There is a set of n indivisible items (or chores), and a set of n players. Each day, a single item should be assigned to each player. We want to ensure that all players feel that they have been treated fairly, not only after the last day, but after every single day. We present two 'balance' conditions on sequences of permutations. One condition can always be satisfied, but is arguably too weak; a second condition is strong, and can be satisfied for all n <= 11, but cannot be satisfied for some larger values of n, including all n>61. We then relate the 'balance' condition to the requirement that the cumulative assignment is proportional up to one item (PROP1), where proportionality holds in a strong ordinal sense -- for every valuations that are consistent with the item ranking.
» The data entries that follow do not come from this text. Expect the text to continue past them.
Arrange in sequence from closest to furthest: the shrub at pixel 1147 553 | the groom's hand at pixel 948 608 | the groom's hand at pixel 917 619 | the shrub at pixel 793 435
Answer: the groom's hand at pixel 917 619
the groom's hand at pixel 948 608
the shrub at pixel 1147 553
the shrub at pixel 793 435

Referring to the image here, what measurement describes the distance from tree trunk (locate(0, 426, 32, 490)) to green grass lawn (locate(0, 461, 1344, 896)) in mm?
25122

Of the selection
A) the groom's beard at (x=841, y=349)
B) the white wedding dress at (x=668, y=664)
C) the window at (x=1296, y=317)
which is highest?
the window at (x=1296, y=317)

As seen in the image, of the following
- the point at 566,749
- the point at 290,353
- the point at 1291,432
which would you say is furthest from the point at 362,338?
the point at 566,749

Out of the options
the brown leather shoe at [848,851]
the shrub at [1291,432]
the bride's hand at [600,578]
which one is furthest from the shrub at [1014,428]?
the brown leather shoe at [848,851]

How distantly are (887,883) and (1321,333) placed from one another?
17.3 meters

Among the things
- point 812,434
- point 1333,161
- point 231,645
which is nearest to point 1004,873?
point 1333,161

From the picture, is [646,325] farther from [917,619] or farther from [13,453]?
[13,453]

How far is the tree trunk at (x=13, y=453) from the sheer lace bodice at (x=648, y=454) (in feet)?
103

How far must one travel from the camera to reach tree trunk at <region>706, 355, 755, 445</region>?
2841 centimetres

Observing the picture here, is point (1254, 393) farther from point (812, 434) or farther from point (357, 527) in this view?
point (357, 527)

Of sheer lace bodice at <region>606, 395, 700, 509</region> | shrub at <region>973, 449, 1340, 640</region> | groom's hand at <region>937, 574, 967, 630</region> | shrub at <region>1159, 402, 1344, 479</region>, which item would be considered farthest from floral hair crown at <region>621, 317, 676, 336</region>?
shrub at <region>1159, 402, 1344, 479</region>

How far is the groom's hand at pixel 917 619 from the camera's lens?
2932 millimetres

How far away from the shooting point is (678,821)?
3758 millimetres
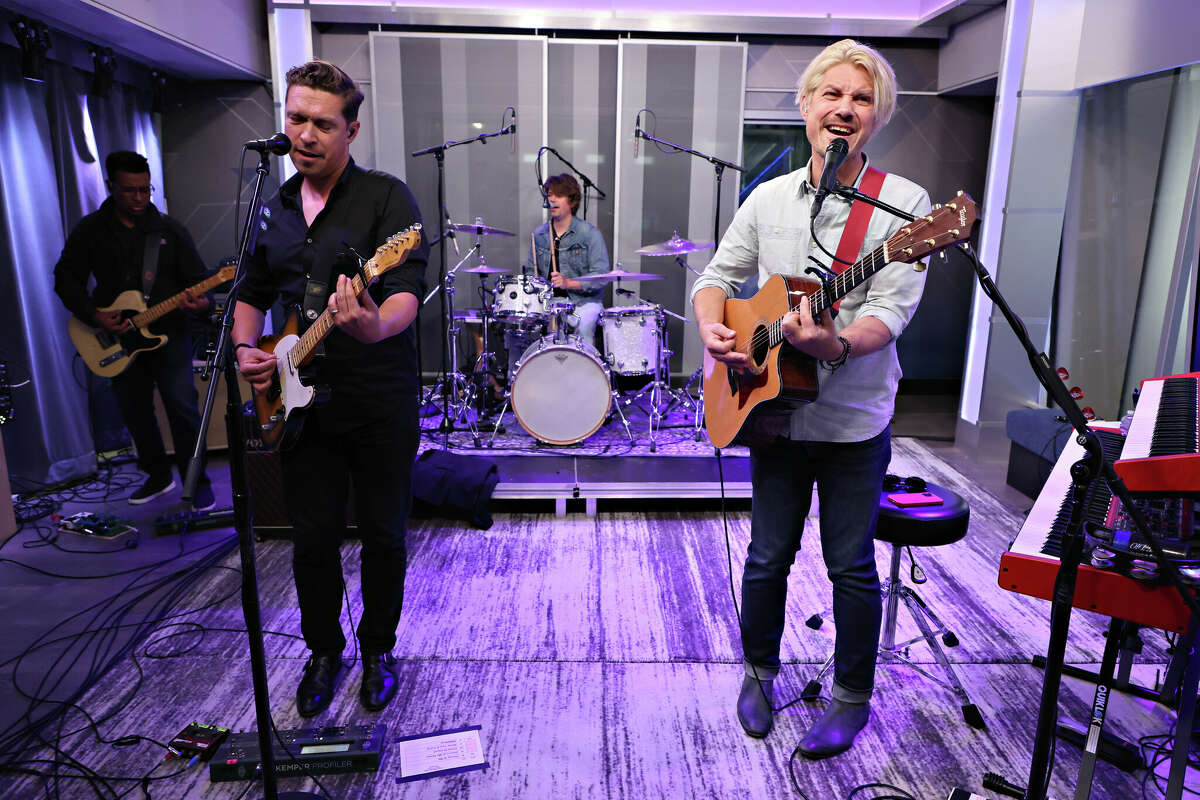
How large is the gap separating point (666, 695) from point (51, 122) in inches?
181

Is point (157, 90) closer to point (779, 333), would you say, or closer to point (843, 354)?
point (779, 333)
We present a third balance condition that implies ordinal PROP1. We show that a sequence guaranteeing this balance condition exists for all n <= 12, but might not exist when n=6k for any k >= 19. Finally, we present a fourth, weaker balance condition on a sequence, that guarantees ordinal proportionality up to two items (PROP2). Whether or not this condition can be satisfied for all n remains an open question.
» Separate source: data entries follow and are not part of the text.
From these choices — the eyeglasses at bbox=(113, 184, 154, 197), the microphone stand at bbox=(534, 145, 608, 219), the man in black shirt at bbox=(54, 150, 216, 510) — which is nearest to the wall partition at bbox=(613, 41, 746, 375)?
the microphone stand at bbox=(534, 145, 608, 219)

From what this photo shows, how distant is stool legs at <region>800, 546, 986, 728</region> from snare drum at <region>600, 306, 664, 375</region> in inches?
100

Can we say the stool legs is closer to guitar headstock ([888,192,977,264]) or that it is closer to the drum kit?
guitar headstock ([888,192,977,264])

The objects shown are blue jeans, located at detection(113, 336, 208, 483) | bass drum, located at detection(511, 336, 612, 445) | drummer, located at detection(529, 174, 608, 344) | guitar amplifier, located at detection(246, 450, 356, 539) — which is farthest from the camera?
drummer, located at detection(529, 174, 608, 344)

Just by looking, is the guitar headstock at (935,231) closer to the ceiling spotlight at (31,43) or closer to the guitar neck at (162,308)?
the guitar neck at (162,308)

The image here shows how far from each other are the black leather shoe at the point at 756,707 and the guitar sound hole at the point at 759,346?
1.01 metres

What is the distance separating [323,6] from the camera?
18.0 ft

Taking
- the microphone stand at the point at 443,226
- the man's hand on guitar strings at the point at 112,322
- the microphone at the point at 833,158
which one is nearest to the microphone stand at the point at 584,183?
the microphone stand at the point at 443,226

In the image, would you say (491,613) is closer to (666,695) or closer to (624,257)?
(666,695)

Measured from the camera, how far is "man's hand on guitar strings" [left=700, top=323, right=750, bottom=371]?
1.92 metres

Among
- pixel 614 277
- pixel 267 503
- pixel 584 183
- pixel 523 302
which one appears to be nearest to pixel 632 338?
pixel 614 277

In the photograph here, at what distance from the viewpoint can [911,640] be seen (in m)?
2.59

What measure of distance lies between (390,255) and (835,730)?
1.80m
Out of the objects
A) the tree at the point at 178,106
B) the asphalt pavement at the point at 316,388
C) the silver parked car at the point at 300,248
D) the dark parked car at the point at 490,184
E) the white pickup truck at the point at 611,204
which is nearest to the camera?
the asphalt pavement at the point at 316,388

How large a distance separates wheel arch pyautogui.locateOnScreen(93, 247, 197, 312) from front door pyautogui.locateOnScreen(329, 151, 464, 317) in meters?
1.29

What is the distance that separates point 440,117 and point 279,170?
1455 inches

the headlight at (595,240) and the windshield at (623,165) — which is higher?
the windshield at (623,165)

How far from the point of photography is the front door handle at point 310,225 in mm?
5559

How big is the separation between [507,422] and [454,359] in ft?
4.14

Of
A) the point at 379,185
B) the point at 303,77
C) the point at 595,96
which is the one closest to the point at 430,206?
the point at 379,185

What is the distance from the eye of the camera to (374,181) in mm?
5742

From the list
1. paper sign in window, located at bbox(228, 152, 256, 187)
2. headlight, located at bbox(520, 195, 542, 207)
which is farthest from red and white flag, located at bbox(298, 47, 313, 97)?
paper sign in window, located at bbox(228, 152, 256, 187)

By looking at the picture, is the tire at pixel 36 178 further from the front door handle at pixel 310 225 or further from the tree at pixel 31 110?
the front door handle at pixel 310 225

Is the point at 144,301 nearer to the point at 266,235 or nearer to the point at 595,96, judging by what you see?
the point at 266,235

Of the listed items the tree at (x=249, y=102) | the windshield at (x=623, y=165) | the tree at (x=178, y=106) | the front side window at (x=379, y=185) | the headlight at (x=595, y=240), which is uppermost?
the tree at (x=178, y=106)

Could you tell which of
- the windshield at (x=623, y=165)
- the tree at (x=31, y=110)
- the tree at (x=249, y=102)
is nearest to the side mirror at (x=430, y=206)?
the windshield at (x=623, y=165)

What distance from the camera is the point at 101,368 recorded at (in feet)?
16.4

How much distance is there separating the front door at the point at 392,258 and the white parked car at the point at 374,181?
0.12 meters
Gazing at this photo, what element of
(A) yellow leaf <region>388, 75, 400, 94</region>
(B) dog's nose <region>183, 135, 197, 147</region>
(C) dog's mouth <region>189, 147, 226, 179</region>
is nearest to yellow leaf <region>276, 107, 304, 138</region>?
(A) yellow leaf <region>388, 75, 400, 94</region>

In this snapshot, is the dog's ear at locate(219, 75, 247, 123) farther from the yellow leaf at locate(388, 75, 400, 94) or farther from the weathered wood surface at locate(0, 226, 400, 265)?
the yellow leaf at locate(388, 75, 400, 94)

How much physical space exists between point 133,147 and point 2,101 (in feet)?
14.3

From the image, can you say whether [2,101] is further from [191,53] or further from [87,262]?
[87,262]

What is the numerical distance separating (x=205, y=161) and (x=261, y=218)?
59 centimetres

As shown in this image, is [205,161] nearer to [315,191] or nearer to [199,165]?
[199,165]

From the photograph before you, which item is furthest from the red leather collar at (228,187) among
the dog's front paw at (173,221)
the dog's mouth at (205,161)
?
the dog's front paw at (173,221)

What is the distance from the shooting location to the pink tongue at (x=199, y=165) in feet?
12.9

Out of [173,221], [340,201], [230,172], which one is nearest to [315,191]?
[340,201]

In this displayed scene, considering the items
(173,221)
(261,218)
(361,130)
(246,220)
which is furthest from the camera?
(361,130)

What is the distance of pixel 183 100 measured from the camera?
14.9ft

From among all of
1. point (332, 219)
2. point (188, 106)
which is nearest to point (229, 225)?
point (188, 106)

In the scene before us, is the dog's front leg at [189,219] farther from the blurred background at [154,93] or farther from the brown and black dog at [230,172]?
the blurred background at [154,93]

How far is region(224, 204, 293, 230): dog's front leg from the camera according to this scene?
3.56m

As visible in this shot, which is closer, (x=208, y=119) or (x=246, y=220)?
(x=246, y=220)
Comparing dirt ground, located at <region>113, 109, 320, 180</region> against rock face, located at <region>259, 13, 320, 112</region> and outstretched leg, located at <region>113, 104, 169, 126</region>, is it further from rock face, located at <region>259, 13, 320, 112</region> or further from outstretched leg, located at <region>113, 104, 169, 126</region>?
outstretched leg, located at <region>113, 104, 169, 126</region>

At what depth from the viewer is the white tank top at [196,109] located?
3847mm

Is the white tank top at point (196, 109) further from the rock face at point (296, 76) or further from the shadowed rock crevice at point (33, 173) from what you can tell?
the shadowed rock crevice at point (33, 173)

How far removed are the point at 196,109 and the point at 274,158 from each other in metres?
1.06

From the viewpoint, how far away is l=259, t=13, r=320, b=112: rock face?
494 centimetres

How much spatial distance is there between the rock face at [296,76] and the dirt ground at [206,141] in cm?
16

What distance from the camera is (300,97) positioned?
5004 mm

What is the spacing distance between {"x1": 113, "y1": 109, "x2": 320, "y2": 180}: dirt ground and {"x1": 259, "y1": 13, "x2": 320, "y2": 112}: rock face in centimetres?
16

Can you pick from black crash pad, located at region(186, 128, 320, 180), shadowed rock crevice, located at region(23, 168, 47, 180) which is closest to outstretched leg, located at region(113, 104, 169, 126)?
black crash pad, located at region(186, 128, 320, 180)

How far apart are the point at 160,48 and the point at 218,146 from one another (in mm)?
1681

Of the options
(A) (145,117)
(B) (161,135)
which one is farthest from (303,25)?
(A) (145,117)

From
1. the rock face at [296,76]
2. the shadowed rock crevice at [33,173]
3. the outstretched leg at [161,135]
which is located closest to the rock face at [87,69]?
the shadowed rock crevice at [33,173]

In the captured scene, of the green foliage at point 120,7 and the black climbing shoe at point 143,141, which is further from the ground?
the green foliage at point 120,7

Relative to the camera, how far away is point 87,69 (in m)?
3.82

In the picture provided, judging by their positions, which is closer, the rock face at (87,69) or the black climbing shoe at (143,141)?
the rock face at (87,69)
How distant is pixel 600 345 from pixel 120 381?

翻译：存在一组n个不可分割的物品（或杂务）和一组n个参与者。每天，每个参与者应被分配一个物品。我们希望确保所有参与者不仅认为在最后一天得到了公平对待，而且在每一天之后都如此。我们提出了关于置换序列的两个“平衡”条件。第一个条件总是可以满足，但可能过于宽松；第二个条件较强，对于所有n≤11均可满足，但对于某些更大的n值（包括所有n>61）则无法满足。接着，我们将“平衡”条件与累积分配满足“至多一件物品的比例公平性”（PROP1）的要求联系起来，其中比例公平性在强序数意义上成立——对于所有与物品排序一致的估值函数均成立。我们提出了第三个平衡条件，该条件蕴含序数PROP1。我们证明对于所有n≤12，存在保证此平衡条件的序列，但当n=6k（k≥19）时可能不存在。最后，我们提出了关于序列的第四个较弱的平衡条件，该条件能保证至多两件物品的序数比例公平性（PROP2）。此条件是否对所有n均可满足仍是一个开放问题。